[TASK DETAILS]: Each line of the data below that holds the word "varnothing" is to be reported in full.
#### RECORD EXCERPTS
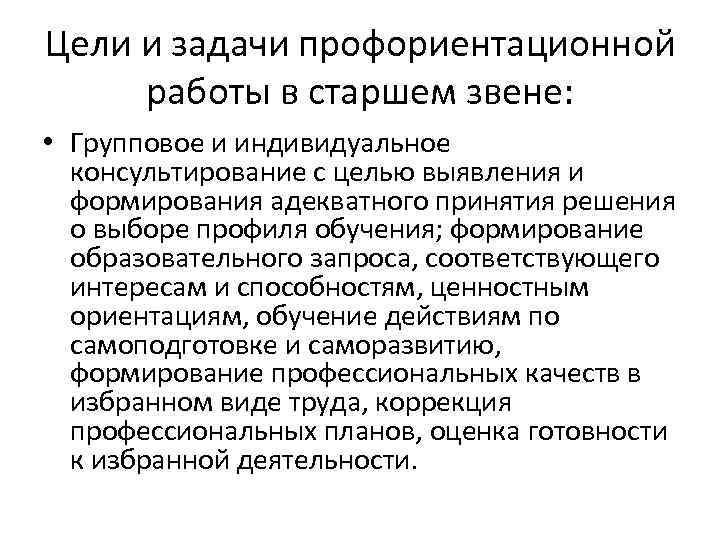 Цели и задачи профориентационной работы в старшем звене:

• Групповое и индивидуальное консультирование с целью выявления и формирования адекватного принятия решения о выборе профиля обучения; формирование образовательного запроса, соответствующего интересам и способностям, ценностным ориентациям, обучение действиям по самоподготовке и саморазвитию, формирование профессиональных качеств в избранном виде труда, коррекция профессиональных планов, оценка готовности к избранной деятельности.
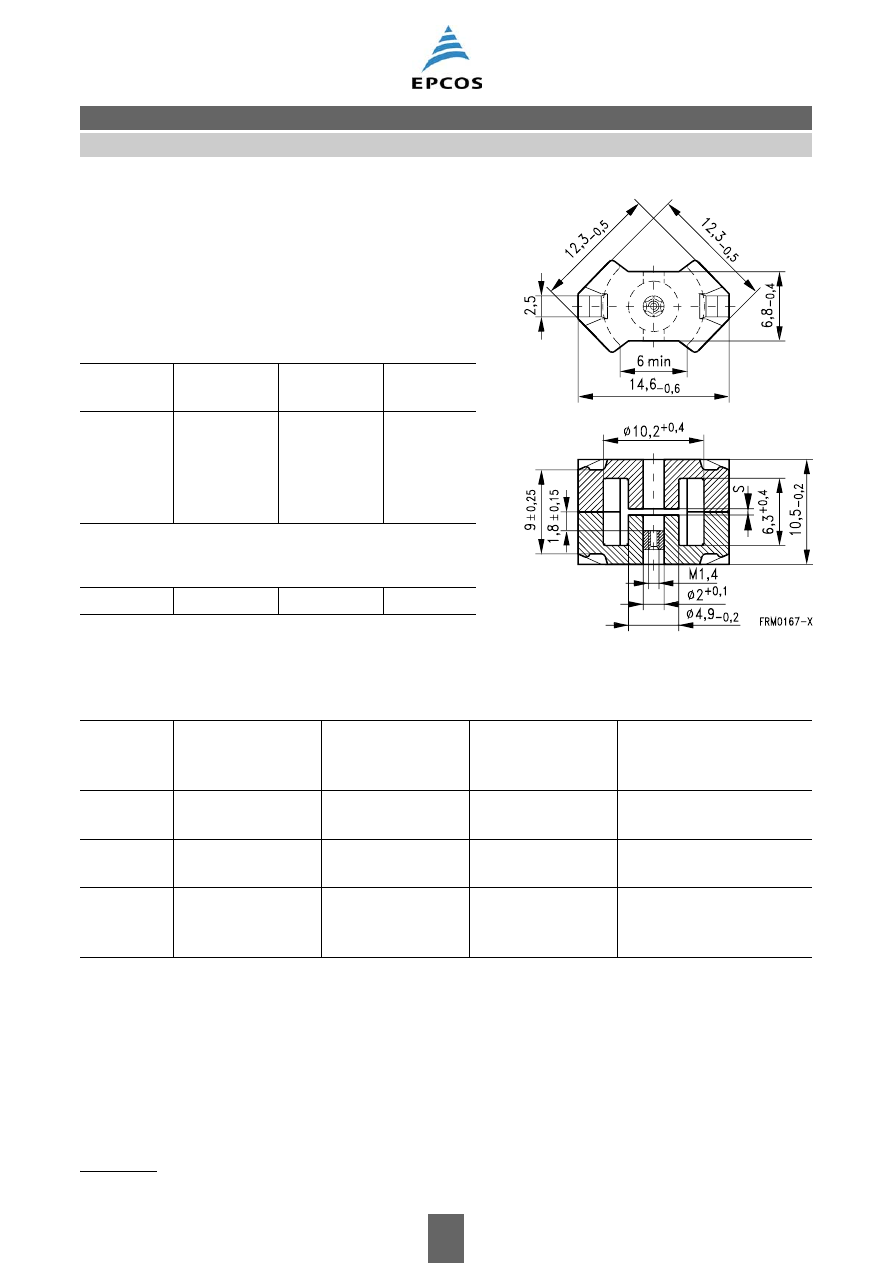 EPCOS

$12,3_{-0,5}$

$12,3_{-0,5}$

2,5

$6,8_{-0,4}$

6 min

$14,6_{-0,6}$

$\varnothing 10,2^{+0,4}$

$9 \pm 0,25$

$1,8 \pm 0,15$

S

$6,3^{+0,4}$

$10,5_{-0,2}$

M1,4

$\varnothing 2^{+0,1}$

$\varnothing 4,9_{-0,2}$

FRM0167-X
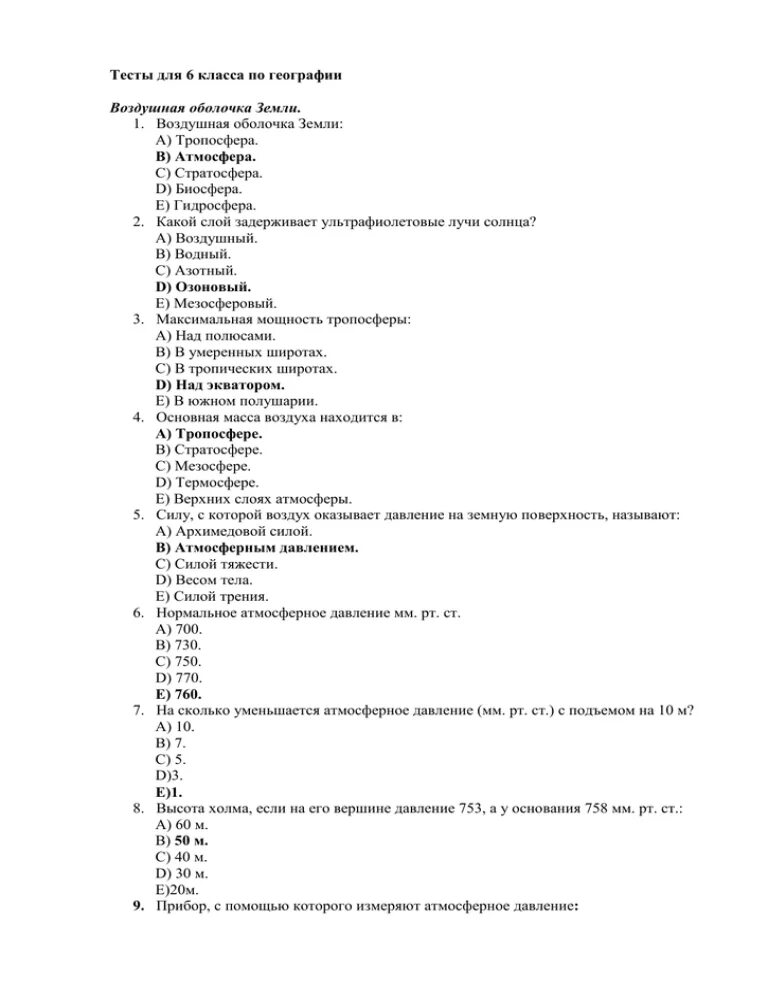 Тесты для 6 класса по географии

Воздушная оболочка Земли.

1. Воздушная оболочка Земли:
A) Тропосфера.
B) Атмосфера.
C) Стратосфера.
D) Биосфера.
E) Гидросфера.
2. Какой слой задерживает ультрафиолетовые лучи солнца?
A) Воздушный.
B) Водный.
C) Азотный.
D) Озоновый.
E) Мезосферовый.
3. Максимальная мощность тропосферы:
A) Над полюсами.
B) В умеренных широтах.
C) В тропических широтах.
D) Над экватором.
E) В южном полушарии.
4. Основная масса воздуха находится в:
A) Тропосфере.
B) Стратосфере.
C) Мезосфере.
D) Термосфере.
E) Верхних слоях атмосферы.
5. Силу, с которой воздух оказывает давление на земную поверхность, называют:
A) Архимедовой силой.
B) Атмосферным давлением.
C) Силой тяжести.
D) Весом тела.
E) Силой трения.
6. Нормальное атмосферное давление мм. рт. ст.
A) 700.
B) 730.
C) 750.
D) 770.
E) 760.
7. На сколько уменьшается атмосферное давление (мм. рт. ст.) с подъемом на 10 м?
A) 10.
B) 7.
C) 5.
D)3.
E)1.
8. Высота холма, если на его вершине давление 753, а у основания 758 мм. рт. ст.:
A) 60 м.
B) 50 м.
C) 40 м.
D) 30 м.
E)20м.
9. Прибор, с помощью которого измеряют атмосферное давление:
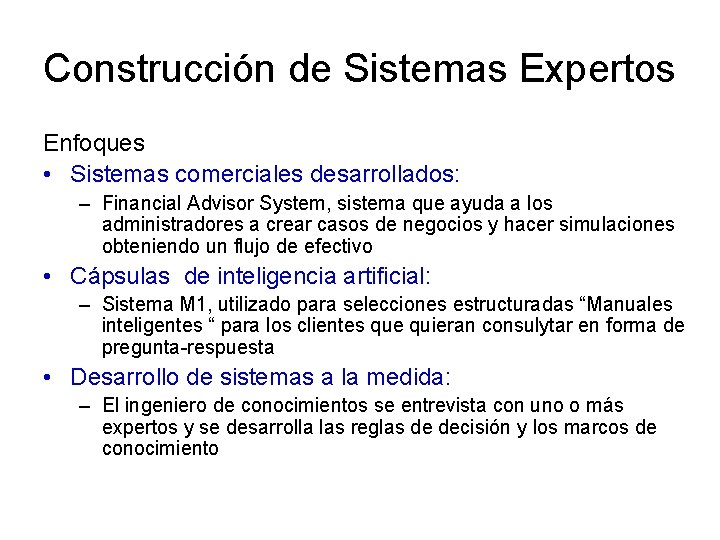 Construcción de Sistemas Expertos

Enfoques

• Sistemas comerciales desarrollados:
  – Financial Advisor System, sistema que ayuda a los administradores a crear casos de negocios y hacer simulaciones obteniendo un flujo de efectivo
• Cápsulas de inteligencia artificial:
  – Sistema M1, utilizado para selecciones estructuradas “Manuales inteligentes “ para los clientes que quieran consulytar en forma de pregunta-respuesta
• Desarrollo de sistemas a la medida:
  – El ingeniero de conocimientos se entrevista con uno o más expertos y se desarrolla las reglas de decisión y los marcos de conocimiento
########
#### RECORD EXCERPTS
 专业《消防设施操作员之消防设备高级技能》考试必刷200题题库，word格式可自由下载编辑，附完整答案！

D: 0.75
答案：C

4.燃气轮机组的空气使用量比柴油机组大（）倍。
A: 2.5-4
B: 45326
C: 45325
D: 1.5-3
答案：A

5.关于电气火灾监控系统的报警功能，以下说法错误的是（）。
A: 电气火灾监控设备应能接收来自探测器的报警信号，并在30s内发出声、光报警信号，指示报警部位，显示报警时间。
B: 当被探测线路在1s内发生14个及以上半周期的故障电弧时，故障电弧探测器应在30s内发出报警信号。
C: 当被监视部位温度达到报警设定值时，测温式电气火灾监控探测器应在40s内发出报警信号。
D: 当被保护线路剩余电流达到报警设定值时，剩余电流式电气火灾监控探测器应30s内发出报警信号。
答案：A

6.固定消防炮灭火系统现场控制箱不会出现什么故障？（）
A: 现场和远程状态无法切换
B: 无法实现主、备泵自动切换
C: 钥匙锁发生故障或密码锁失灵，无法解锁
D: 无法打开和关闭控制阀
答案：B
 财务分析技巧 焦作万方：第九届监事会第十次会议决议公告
########
#### RECORD EXCERPTS
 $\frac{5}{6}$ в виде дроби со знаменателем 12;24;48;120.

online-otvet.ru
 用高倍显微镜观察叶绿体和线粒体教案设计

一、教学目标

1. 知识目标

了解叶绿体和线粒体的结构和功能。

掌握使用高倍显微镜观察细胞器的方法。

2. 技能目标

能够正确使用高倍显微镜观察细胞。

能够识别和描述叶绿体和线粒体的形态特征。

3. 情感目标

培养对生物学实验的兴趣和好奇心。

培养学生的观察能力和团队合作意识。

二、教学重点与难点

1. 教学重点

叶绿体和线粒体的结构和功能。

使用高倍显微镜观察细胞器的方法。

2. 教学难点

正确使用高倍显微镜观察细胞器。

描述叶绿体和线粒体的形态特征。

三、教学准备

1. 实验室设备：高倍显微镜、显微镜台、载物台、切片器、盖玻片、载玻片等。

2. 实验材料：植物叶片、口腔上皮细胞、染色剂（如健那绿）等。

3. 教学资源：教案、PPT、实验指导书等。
########
[REPLY]:
$\varnothing 10,2^{+0,4}$
$\varnothing 2^{+0,1}$
$\varnothing 4,9_{-0,2}$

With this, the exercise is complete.